Tasks:
a) Decide whether each statement agrees with the essay on social circles below, answering yes or no and quoting the deciding words of the essay: (i) the writer considers OKCupid the best dating site available; (ii) the essay says race is more powerful than educational background in shaping social circles; (iii) most gays in San Francisco live within a five mile radius of Castro and Market Streets.
b) Reproduce the part of the essay on social circles starting at "Although I'm convinced" and ending at "to social circles.", renaming "demographic" as "crowd".

# start of Text segment

Although I'm convinced that OKCupid is the best dating site out there, I no longer think it's the best site for me. It's time that I pursue other options.

Turning away from OKCupid is disappointing. It's like switching from a new Apple computer to an eight year old PC. Why would I want to do that??!

I've realized that OKCupid mostly attracts a demographic that is not my own. As much as I would like to be a part of that demographic, I really don't think I can do it properly. I feel like I'm trying to shoe-horn again. That is, trying to get my foot into a shoe that almost fits, but doesn't quite.

What I'm talking about comes down to social circles.

Whether we're aware of it, or like to admit it, it's human nature to want to hang out with people who are similar to ourselves. Being with our own people makes us feel comfortable. It makes us feel safe and at ease with ourselves. There's a reason why different ethnicities tend to segregate themselves. We're all most comfortable among the people most like us.

When it comes to social circles, economic status and educational backgrounds can be more powerful than race. I have friends of many ethnic backgrounds but they're all college educated and they're all professionals. I have much more in common with them than I do with most white high school educated tradesmen.

Lifestyle and age often dictate social circles. Most people have friends in their own age group and most people have friends that live a similar lifestyle.

The intensity of friendships change as we move through the stages of life. As some friendships heat up and others cool down that signifies that the focus of our life is changing. We always make our closest friends the center of our social circle. As the circle changes, we change friends. That's why single people often complain that they need new friends after all of their old ones get married.

The gay community is its own social circle. This is evidenced by the fact that many large cities have gay neighborhoods. Gays and lesbians want a place where they are comfortable and are among their own kind, the same way people of different ethnicities want the same sense of community.

Like ethnic neighborhoods, gay neighborhoods have their own personality. Although individual personalities can be very different than neighborhood personalities the fact that a person chooses to live in a certain neighborhood indicates that they feel most comfortable with that neighborhood's personality. If they weren't comfortable, they'd live somewhere else.

I live near San Francisco, one of the gayest cities on Earth. Most gays in San Francisco live within a two mile radius of Castro and Market Streets, the center of "The Castro." The urban lifestyle they live is very different from the one I do. If I wasn't gay I wouldn't venture down to the Castro any more often than I do Japantown. Also, if I wasn't gay and I wanted to live in the City I wouldn't live in the Castro. Why? Because the center of my social circle would not be there.

It might sound like I'm implying that I don't want to date a guy who lives in an urban, gay neighborhood. That's not true. At this point, I'd be happy to date anyone who can fog a mirror.

# end of Text segment
# start of Entries provided

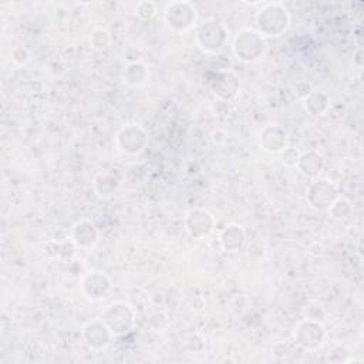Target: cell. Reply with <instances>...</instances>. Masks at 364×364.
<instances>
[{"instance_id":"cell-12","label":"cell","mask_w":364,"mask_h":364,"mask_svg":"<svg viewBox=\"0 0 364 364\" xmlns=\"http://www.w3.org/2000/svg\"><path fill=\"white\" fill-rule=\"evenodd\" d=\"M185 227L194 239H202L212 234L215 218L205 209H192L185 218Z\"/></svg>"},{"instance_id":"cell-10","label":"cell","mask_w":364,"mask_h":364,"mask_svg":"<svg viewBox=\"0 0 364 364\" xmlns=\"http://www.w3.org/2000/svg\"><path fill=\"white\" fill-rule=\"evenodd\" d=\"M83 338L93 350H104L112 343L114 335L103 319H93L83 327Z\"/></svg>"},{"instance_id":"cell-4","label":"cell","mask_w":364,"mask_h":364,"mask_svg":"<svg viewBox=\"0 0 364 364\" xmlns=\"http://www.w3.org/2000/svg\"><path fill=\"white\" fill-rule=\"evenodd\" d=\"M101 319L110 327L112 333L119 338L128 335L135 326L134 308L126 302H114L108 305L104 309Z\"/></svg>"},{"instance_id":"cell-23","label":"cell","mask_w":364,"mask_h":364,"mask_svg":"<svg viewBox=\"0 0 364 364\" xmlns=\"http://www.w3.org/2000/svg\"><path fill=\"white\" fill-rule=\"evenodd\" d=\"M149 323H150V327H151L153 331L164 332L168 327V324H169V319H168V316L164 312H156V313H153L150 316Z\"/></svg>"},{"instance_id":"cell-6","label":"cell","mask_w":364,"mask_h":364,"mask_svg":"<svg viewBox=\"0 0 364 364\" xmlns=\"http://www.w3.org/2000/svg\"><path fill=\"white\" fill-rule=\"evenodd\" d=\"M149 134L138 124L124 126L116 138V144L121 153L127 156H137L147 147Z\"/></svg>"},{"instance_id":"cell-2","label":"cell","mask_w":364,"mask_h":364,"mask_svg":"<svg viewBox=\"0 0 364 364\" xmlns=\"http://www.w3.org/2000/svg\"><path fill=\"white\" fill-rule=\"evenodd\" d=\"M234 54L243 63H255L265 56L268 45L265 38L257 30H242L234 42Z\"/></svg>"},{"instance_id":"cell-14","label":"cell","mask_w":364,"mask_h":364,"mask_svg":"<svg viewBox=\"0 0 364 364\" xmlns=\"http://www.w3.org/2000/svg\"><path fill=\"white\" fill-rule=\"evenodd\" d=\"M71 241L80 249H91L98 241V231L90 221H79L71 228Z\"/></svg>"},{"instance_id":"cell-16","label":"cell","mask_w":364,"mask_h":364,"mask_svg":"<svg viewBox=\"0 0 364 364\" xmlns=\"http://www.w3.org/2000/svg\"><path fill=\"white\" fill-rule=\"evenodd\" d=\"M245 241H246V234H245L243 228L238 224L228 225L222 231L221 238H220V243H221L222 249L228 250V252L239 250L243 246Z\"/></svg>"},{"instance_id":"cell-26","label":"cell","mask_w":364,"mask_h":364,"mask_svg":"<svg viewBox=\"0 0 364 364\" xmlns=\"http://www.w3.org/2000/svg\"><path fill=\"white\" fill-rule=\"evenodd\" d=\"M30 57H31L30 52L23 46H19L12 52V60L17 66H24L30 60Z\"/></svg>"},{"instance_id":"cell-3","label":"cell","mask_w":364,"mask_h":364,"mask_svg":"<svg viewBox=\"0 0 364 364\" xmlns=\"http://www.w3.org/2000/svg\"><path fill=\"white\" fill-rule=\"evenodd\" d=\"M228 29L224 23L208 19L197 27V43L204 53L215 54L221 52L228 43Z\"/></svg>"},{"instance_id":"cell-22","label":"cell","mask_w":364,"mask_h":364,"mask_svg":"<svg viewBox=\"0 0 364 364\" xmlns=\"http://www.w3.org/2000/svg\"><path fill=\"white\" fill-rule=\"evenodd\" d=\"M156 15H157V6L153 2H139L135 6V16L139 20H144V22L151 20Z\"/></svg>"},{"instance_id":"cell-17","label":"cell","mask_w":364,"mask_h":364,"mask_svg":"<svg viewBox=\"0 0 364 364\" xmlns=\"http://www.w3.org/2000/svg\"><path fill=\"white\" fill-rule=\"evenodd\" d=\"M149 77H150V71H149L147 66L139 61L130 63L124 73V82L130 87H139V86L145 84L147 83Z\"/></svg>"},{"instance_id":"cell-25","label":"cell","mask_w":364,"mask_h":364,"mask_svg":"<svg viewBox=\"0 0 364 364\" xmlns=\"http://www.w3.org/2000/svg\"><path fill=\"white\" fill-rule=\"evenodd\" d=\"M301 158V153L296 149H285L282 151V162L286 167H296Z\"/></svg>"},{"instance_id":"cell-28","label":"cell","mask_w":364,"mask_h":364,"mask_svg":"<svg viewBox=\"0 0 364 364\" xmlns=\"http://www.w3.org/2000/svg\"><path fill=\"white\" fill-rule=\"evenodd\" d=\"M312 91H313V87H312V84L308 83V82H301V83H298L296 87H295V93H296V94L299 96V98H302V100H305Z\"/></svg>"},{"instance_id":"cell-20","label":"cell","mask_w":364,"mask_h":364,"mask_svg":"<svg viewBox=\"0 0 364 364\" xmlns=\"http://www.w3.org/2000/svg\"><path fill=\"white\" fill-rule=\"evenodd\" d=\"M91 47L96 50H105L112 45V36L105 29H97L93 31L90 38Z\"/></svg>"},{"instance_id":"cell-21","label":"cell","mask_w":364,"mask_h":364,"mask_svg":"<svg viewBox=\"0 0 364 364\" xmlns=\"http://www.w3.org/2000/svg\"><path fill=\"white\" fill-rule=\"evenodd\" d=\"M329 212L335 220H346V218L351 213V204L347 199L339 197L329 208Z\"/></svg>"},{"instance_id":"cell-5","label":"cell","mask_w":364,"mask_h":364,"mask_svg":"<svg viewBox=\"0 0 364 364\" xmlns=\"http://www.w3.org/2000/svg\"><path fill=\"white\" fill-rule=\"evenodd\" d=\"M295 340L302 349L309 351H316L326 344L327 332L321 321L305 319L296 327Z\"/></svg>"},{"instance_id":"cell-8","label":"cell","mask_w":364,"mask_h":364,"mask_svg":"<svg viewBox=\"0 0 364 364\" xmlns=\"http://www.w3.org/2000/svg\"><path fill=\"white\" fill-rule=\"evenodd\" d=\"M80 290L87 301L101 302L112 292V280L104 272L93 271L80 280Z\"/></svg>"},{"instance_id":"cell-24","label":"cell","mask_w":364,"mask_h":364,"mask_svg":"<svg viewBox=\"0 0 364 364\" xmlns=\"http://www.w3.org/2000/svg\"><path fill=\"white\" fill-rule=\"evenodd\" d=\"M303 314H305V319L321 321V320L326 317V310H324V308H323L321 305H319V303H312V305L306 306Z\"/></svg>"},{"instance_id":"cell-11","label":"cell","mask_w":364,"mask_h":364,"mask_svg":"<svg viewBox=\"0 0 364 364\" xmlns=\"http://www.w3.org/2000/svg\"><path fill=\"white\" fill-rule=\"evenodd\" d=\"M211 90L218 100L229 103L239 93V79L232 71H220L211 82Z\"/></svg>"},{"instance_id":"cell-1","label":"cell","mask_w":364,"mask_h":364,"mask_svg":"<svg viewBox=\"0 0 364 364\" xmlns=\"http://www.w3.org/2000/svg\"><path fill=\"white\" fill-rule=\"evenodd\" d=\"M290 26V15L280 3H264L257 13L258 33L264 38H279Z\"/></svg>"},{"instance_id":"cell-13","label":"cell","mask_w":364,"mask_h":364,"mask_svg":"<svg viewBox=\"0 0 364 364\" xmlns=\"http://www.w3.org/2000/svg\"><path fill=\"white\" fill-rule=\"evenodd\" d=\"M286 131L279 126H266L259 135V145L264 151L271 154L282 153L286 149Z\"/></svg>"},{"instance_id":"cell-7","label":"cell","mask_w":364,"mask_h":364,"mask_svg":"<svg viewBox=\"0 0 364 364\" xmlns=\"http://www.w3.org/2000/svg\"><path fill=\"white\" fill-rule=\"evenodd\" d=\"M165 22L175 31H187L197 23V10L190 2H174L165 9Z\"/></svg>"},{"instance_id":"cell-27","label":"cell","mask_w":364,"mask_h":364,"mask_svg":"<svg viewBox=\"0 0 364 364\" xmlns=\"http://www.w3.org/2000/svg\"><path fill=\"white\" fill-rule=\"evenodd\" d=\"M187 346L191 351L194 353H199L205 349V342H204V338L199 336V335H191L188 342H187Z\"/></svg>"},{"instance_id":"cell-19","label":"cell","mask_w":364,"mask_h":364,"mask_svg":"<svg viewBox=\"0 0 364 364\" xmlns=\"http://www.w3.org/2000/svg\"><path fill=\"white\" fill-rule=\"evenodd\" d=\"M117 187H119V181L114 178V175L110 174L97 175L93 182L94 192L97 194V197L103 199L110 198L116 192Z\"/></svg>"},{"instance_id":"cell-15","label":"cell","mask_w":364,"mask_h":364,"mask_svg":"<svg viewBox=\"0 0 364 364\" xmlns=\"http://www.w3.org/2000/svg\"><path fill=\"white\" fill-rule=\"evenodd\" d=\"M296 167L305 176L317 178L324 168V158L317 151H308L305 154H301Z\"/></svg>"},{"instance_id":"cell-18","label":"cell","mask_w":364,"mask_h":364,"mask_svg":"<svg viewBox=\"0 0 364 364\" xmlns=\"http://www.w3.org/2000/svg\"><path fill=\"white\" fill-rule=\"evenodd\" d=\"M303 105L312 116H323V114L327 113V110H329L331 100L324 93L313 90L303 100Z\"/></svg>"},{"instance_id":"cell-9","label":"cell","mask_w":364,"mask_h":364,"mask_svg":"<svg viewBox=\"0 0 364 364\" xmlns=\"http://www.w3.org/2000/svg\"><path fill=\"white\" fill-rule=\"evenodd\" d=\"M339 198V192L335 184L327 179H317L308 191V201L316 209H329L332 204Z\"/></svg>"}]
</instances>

# end of Entries provided
# start of Entries provided

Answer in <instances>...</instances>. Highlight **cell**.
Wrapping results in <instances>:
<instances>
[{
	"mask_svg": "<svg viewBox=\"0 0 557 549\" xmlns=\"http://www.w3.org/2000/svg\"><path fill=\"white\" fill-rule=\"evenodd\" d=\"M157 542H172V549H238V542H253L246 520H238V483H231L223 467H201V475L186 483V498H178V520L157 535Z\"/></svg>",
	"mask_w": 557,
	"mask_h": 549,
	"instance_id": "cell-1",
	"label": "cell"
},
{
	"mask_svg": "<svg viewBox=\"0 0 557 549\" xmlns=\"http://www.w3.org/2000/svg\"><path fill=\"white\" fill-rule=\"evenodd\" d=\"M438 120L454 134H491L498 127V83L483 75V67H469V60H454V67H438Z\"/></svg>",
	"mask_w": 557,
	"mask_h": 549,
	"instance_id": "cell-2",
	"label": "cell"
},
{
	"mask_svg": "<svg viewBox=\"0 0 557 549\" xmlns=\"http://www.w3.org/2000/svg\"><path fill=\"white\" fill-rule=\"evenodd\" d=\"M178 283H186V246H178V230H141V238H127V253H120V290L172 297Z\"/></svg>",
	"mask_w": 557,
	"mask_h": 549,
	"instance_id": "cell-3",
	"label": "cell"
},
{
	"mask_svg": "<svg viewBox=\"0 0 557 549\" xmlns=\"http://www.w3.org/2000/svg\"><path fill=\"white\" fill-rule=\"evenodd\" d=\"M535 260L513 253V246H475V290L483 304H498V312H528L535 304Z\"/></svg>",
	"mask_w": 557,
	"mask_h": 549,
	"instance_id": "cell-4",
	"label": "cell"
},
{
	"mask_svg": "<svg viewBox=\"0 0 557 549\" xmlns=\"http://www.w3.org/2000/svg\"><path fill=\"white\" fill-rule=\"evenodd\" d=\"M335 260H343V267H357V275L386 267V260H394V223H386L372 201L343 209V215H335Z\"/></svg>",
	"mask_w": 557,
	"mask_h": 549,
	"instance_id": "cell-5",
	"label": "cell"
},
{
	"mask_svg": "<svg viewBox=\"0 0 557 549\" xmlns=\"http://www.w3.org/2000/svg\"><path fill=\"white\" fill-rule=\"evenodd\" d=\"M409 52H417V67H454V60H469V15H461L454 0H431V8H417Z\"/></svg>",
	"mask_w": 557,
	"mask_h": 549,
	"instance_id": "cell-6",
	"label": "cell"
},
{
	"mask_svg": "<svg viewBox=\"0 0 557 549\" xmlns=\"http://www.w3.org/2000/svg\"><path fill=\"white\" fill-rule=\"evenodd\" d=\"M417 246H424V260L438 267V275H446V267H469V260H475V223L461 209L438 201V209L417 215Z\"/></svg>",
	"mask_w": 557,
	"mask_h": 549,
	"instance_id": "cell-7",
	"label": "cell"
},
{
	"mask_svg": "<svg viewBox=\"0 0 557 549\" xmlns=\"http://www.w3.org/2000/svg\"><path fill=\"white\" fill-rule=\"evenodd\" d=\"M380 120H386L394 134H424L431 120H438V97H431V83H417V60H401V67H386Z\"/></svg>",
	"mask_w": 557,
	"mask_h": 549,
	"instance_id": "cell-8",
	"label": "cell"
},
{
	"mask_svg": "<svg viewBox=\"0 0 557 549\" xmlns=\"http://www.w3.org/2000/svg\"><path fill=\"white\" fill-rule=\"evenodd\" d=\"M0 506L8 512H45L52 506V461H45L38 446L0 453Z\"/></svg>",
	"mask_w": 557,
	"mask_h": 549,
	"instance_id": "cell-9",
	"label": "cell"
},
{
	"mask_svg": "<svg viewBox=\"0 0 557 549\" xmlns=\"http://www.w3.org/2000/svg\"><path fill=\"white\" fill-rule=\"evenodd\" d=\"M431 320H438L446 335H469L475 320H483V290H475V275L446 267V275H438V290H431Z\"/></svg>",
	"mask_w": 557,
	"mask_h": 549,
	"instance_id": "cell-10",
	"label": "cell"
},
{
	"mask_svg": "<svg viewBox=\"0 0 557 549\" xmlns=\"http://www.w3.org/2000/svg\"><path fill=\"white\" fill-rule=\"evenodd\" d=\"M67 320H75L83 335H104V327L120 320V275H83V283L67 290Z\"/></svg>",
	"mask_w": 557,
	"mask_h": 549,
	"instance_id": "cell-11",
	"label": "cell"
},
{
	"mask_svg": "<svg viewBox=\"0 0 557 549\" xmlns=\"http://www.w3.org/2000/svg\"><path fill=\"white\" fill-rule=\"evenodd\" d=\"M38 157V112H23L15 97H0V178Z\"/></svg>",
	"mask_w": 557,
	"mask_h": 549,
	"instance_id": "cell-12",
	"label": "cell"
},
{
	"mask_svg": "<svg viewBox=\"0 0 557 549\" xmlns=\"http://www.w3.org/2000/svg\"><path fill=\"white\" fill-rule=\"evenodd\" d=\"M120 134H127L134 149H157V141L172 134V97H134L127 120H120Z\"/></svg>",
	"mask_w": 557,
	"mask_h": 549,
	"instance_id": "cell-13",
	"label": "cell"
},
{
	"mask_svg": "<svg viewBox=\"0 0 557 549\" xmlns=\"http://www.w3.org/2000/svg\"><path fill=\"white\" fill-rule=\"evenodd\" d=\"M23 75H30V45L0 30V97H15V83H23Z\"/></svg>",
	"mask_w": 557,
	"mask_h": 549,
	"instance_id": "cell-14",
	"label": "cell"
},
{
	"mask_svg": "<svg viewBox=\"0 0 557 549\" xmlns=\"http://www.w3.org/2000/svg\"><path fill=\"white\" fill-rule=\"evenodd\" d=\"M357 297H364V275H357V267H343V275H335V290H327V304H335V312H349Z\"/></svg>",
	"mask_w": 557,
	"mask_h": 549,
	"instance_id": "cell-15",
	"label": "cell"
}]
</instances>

# end of Entries provided

Results:
a)
(i) Yes: "I'm convinced that OKCupid is the best dating site out there"
(ii) No: "economic status and educational backgrounds can be more powerful than race"
(iii) No: "Most gays in San Francisco live within a two mile radius of Castro and Market Streets"

b)
Although I'm convinced that OKCupid is the best dating site out there, I no longer think it's the best site for me. It's time that I pursue other options.

Turning away from OKCupid is disappointing. It's like switching from a new Apple computer to an eight year old PC. Why would I want to do that??!

I've realized that OKCupid mostly attracts a crowd that is not my own. As much as I would like to be a part of that crowd, I really don't think I can do it properly. I feel like I'm trying to shoe-horn again. That is, trying to get my foot into a shoe that almost fits, but doesn't quite.

What I'm talking about comes down to social circles.